LISTED RECORDS START

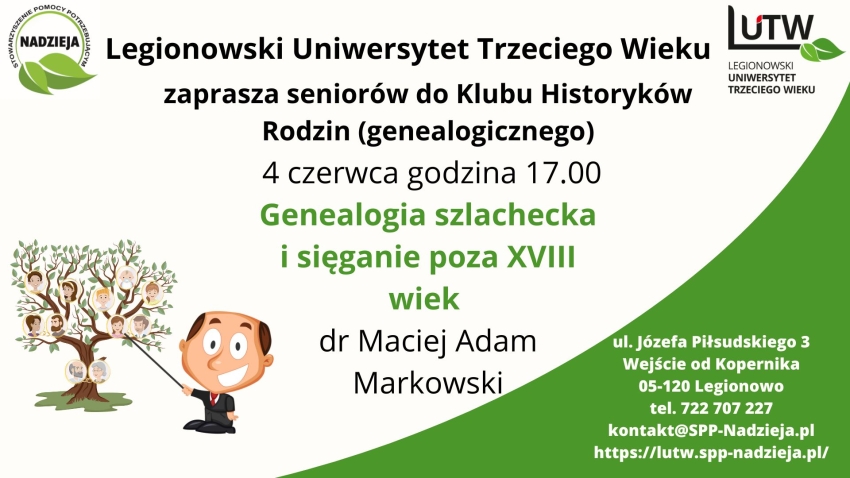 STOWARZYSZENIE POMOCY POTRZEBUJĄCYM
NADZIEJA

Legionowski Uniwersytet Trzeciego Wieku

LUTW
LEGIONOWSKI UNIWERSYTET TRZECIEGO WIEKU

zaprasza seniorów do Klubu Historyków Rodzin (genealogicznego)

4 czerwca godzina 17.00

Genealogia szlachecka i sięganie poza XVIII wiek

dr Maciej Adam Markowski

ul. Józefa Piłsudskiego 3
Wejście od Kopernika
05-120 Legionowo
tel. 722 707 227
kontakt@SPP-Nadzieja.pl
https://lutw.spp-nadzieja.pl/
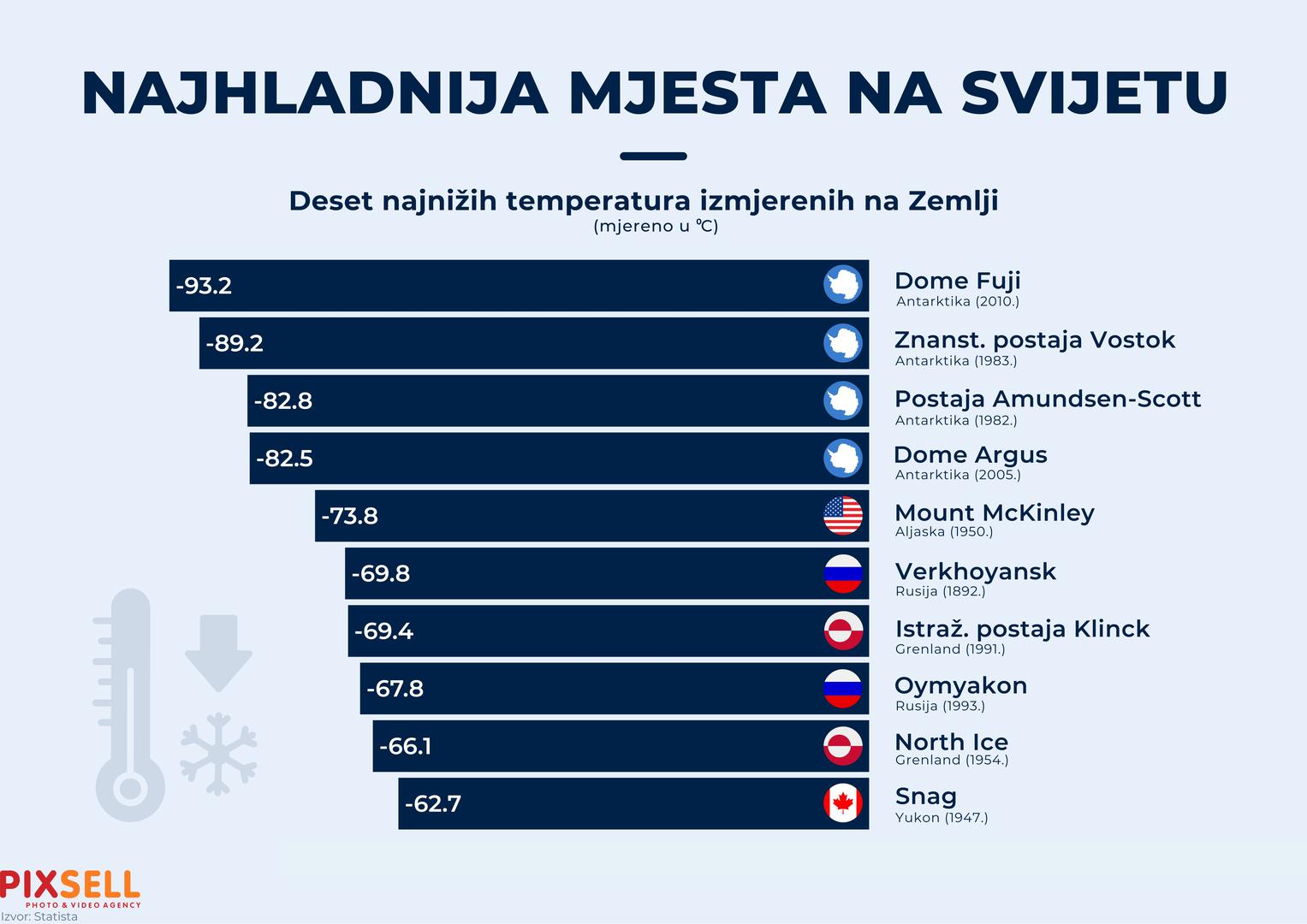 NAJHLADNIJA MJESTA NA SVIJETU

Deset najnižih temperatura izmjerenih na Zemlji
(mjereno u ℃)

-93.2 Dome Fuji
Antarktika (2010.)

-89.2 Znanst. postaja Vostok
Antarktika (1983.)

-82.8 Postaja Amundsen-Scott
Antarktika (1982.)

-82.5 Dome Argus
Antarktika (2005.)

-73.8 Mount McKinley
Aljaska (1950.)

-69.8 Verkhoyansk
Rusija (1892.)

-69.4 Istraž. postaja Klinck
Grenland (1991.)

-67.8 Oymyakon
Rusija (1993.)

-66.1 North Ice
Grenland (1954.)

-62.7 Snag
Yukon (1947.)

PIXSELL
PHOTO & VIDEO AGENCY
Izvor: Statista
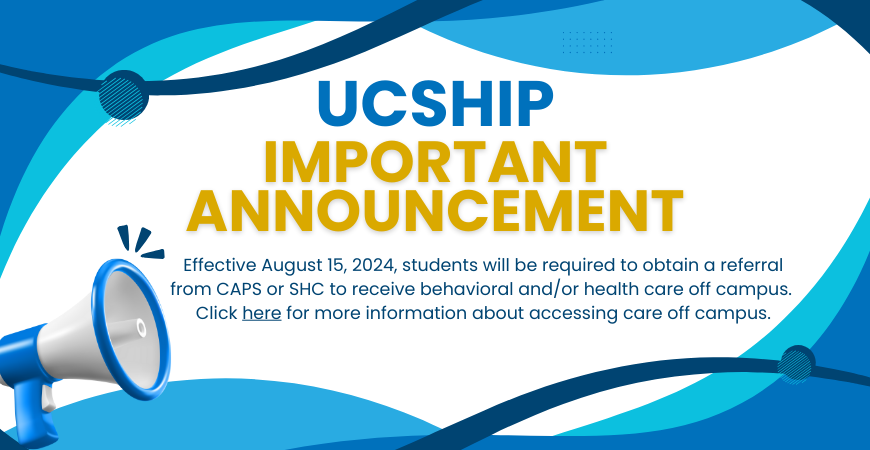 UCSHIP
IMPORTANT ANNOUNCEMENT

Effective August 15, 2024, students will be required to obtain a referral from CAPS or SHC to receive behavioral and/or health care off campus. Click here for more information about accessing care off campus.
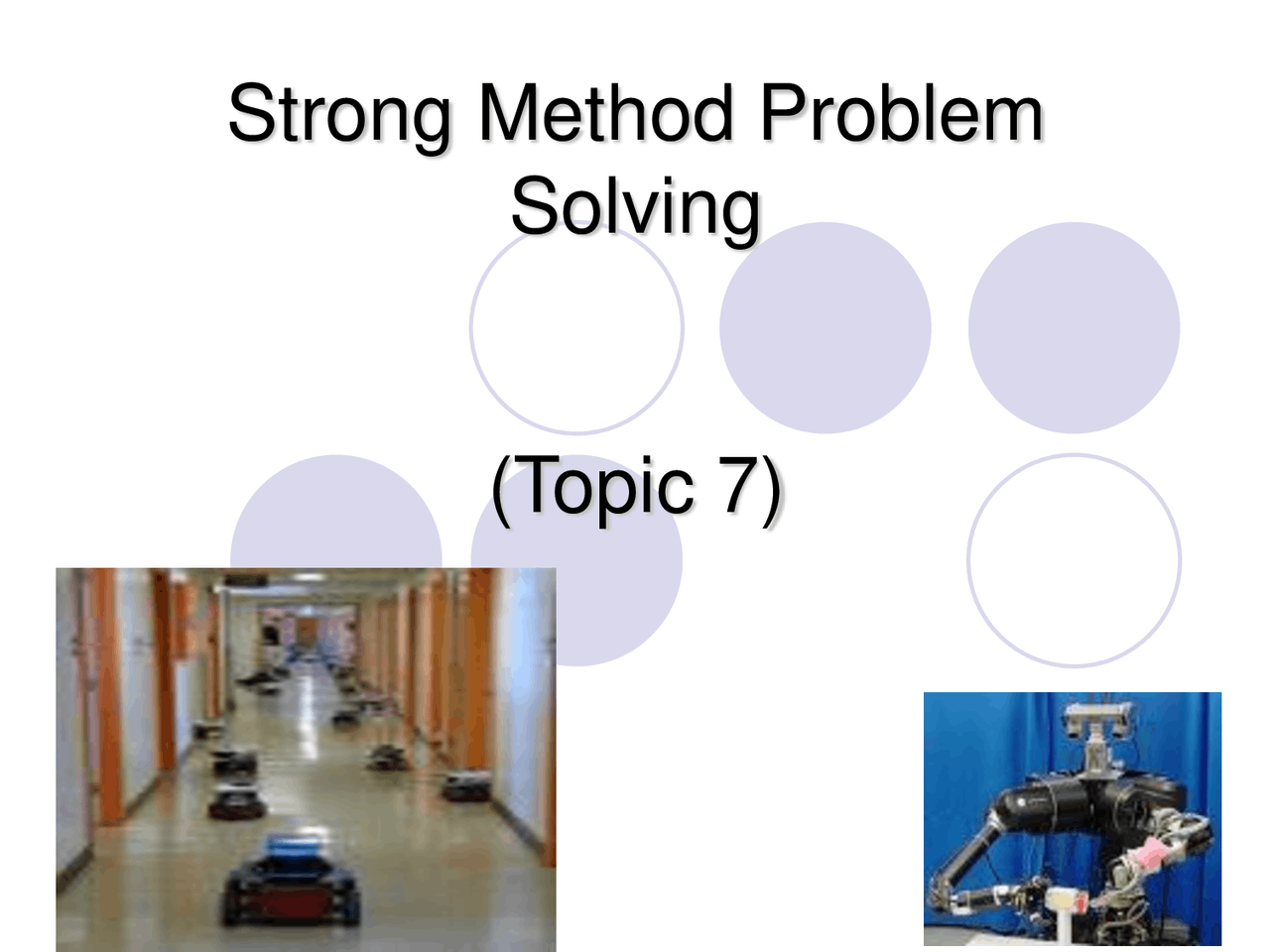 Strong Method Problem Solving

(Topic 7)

LISTED RECORDS END
LISTED RECORDS START

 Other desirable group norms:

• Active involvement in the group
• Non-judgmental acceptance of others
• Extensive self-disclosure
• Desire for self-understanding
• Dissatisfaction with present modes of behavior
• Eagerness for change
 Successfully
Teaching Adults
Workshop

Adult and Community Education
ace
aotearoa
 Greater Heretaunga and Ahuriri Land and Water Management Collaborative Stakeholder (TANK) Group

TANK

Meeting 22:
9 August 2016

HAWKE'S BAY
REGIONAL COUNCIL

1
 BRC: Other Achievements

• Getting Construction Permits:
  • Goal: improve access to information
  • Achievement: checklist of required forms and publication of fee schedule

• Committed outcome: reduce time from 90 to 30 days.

LISTED RECORDS END

ASSIGNMENT - Filter the records above for lines containing the word "information", and copy those lines.

RESPONSE AREA -
Effective August 15, 2024, students will be required to obtain a referral from CAPS or SHC to receive behavioral and/or health care off campus. Click here for more information about accessing care off campus.
  • Goal: improve access to information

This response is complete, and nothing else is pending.